The financial burden of cancer treatment imposes a significant risk of household impoverishment in China despite an almost universal coverage of social health insurance. The risk falls disproportionally onto the households living with low income. Significant socioeconomic inequalities exist in household impoverishment resulting from cancer treatment. Unbalanced regional development and fragmentation of health insurance programmes may have jeopardised the efforts in alleviating poverty induced by medical services.

Supplementary Material

Reviewer comments
Author's manuscript

Acknowledgments

The authors appreciate support from the National Cancer centre of China, the seven participating provinces, the Health Economic Evaluation Working Group and the Cancer Screening Programme in Urban China. We thank all of the study participants.

Footnotes

WF and JS contributed equally.

Contributors: GL, JS, WF, XZ, Chengcheng Liu, LL, MZ, LY, BB, SC, YZ, DW, NL, WC, MD and JH designed the study, implemented the survey and collected data. GL, Chaojie Liu, WF, CS, YD and HW analysed the data. WF and Chaojie Liu prepared the manuscript. All the authors read and approved the final version of the manuscript.

Funding: This work was supported by National Key R&D Program of China (grant numbers: 2017YFC1308700 and 2017YFC1308705); National Natural Science Foundation of China (grant numbers: 71603065 and 71673071) and the National Key Public Health Programme of China (Cancer Screening Programme in Urban China) (grant number: N/A).

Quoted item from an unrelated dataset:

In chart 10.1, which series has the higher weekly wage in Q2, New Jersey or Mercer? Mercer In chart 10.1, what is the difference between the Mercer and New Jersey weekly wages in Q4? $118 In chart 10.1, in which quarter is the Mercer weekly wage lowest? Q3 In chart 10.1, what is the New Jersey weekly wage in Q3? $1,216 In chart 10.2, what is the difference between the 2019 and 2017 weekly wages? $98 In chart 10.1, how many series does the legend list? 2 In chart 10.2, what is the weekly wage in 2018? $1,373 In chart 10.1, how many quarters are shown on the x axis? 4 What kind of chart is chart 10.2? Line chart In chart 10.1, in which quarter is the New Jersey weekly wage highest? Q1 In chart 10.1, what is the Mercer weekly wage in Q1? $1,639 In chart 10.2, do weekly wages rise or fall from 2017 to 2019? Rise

Competing interests: None declared.

Provenance and peer review: Not commissioned; externally peer reviewed.

Supplemental material: This content has been supplied by the author(s). It has not been vetted by BMJ Publishing Group Limited (BMJ) and may not have been peer-reviewed. Any opinions or recommendations discussed are solely those of the author(s) and are not endorsed by BMJ. BMJ disclaims all liability and responsibility arising from any reliance placed on the content. Where the content includes any translated material, BMJ does not warrant the accuracy and reliability of the translations (including but not limited to local regulations, clinical guidelines, terminology, drug names and drug dosages), and is not responsible for any error and/or omissions arising from translation and adaptation or otherwise.

Data availability statement

No data are available.

Ethics statements

Patient consent for publication

Not required.

Ethics approval

The study protocol was approved by the institutional review board of the Cancer Hospital of Chinese Academy of Medical Sciences (approval number: 15-071/998).